Bob's your uncle!

The Skeptic 3.1

Not long ago something very strange found its way across the Atlantic and into my letterbox. I didn't ask for it: it just came. I had been sought out by the Church of the SubGenius.

The Church of the what? It took a little time to figure out. `God' to SubGenii (as the members of the Church are called) is the mysteriously named J.R. `Bob' Dobbs, some of whose many faces are illustrated here. But who is `Bob'? Fortunately one of the Church's tracts puts it succinctly: `Bob' is the mystic supersalesman on whose wheeling and dealing skills the fate of this universe depends!! `Bob' is He who has come to awaken us to the SLACK that has been robbed from our kind for centuries - the only intercessor between mankind and the stark fist of removal, that all-smashing force from Above which we must simultaneously placate and defy.' And what is slack? Well, if you have to ask that, then you can never truly know.

The force behind the Church, and also its Sacred Scribe, is the Reverend Ivan Stang. Stang is a non-conformist, and in a big way. What Stang has done with the Church of the SubGenius is to create his very own, very odd, and very funny, designer cult. As he's proud to admit, Stang purchased his ordination for honest cash from `Universal Life Church Inc.' of Modesto, California But he has kept his integrity. As a legally ordained minister, he can (and does) perform marriages. But he doesn't use his ordination and Church status to avoid paying tax. (Anyway, the IRS didn't take him seriously!)

Stang has taken just about every `cultish' idea and image you've ever seen, and whipped them all together into a frenzy of buzzwords, icons and gobbledygook. It's a rebellion, aimed not just against cults, obsessive beliefs and instant enlightenment operators, but also against people against cults. In Stang's world, everything goes, and anything goes, so long as it's not ... normal.

In common with many cultists, Stang is obsessed. Where he begins to differ, however, is that he knows he is obsessed, and is all the better for it. But what really sets Stang apart is that his obsessions are not with his own, but with other peoples' beliefs. The odder the people-and the weirder the ideas-then the more he likes it, the more he wants to celebrate it, and the more he wants to tell us about it. In fact, he operates his Church with the kind of enthusiasm you'd expect from a TV evangelist clutching a floppy bible, not from a somewhat off-the-wall amateur sociologist.

Stang is well qualified to mix his cocktail cult; for years he's been a mail-order junkie. He discovered that you can enter an extraordinary world of unusual ideas and beliefs-all for the price of a stamp. There are thousands of people out there, just dying to send you a leaflet about their ideas, their as- tounding discoveries, their genius, their secret revelations ... As Stang says in his book High Weirdness by Mail (Simon & Schuster, 1988), `the travelling snake-oil medicine show isn't dead-it just travels by mail.' Stang is based in the United States, but the medicine show is here in the U.K. too. For several years I sampled the world of `mail-order madness', scouring the classifieds in occult magazines. Hidden in innocent-looking listings you can find pearls of supreme strangeness.
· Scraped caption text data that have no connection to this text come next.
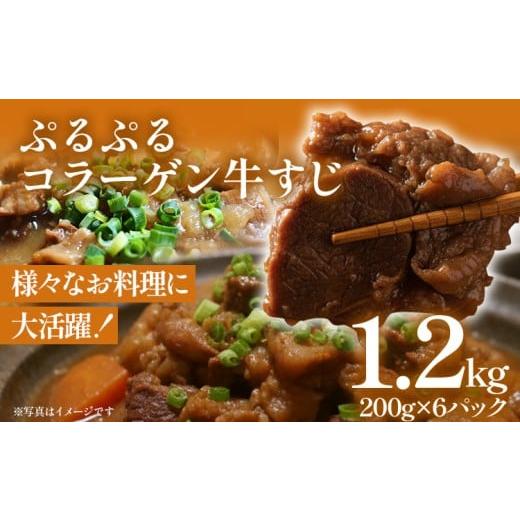 ふるさと納税 牛肉 福岡県 志免町 ぷるぷる コラーゲン 牛すじ 200g×6パック 下処理済 計1.2kg 小分け 牛スジ 牛肉 味付けなし おでん カレー スープ 牛すじ…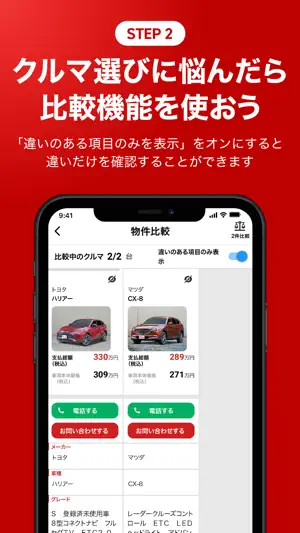 中古の車を探すなら、グーネット中古車 - アプリでくるま探し screenshot 4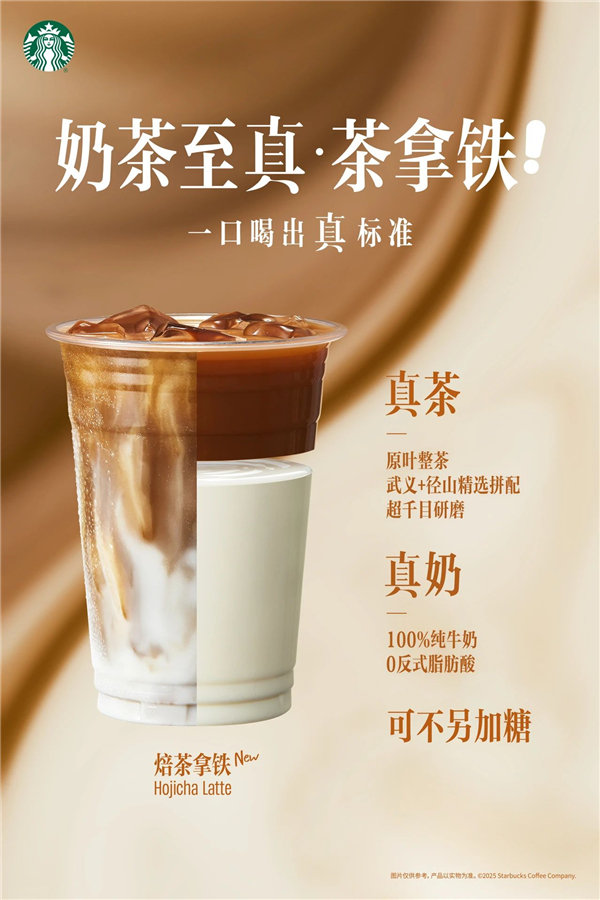 1755844768574223.jpg 4從咖啡到茶拿鐵,星巴克的“非咖”野心藏不住了.jpg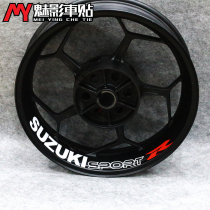 Phantom car GW250DL250GSXR250GSX600R 750R1000R wheel hub loop reflective inner circle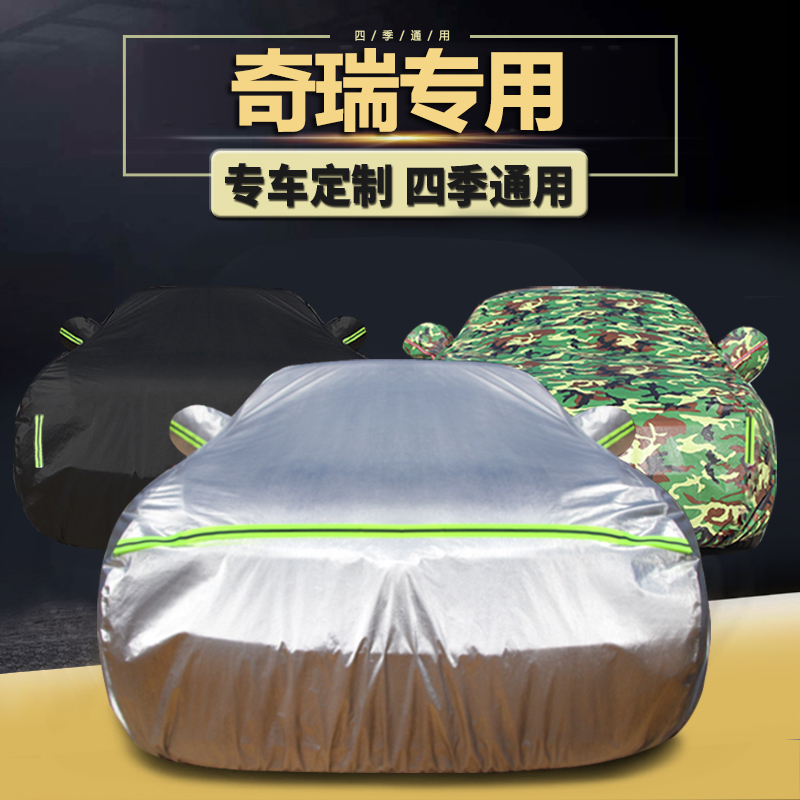 速发防瑞A A1 EE5专用汽衣车车罩防雨尘奇晒遮隔热厚盖布车套外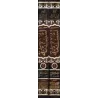 As-Sunnah d'Abû Bakr al-Khallâl/السنة لأبى بكر الخلال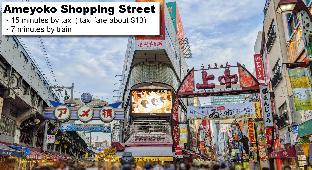 monday apart nihonbashi suitengumae former gate stay nihonbashi suitengumae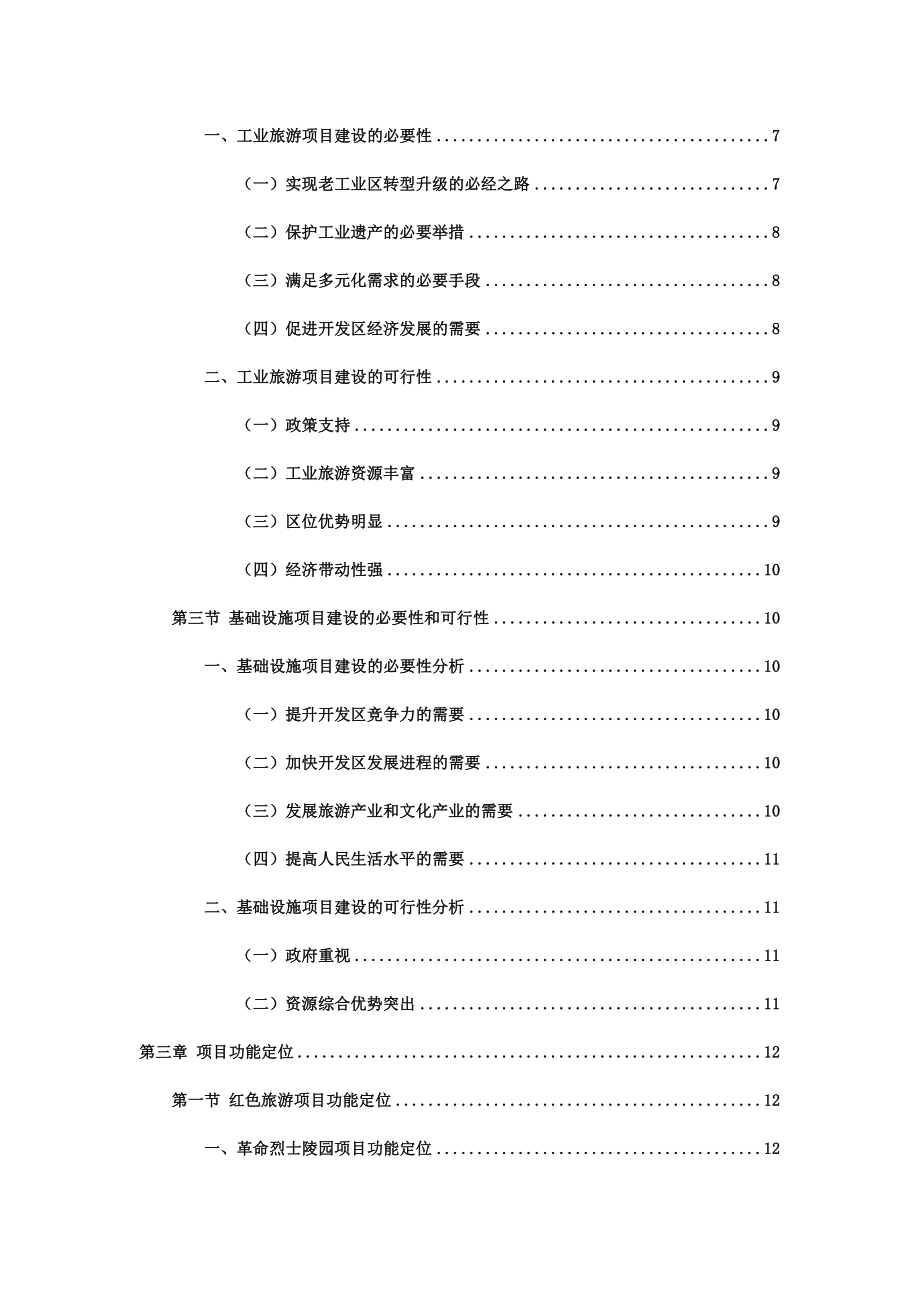 文化产业园项目建议书_第2页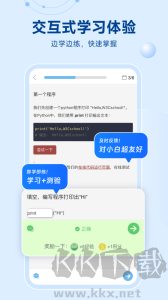 Python编程狮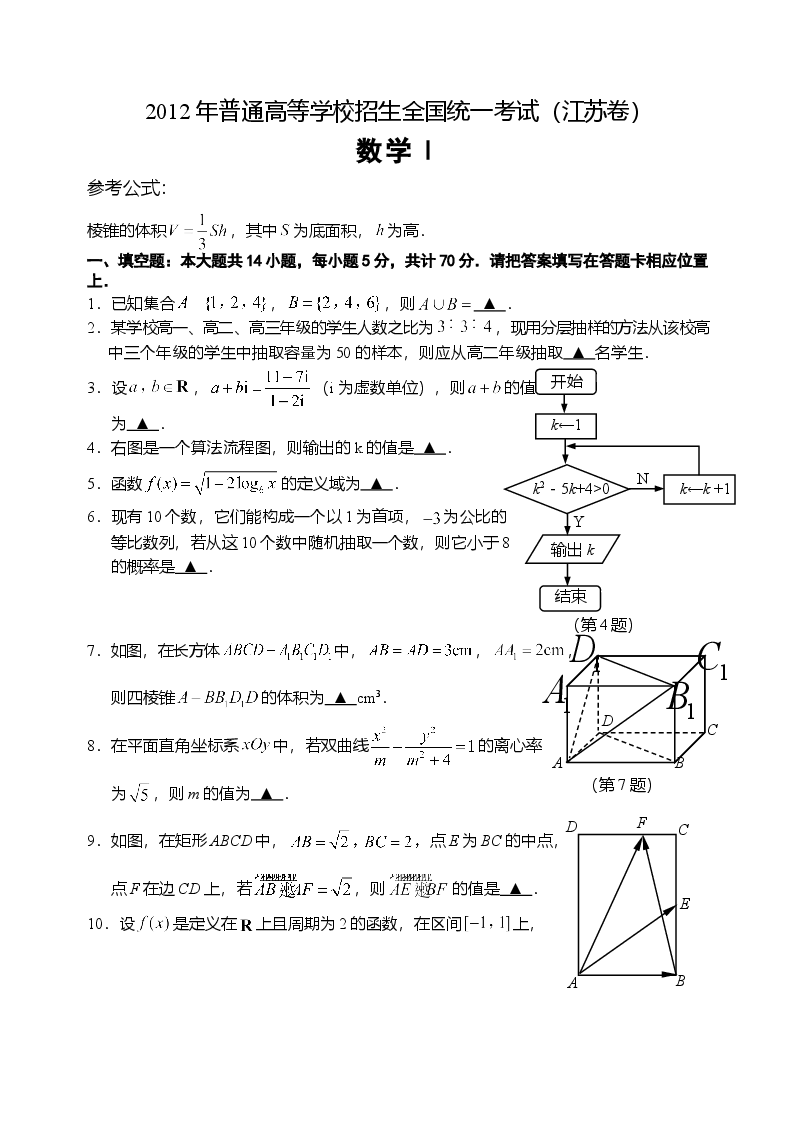 2012年江苏高考数学试题及答案.doc,第1页预览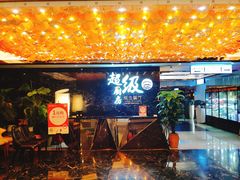 门面-超级厨房概念餐厅(奥园广场店)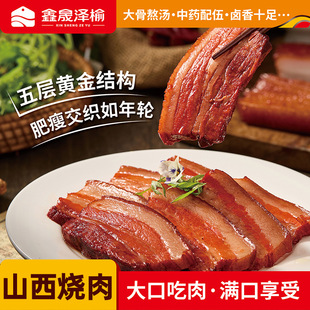 ɽ��������245g�b��ը�⻢Ƥ�����Ƥ�廨����ʳ��؛�o�����y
Now, with the arrival of Stang's directory, you can get serious, without the drudgery.

Stang is sincerely honest about what he does. He doesn't disguise his amusement or disgust at the delusions and strange beliefs he unearths. Behind his parody cult there is a serious mind at work. He says `the kooks are our future. The average fifth-grader these days doesn't know whether Japan is a state or a city; wonders what happens when you get to the `edge' of the United States on a map; doesn't know, and can't understand what a glacier is; and even believes the government is there to protect him! The years to come promise incredibly fertile fields for the sowing of superstition, cultism and pseudoscience; they'll grow so fast we'll wonder if there had ever really been an Age of Reason.'

Stang's view of New Age nonsense crushing rationalism dead is a pessimistic one. But suppose it happens-then those who surrender to `Bob', those who harness their SLACK, might just be ready for it.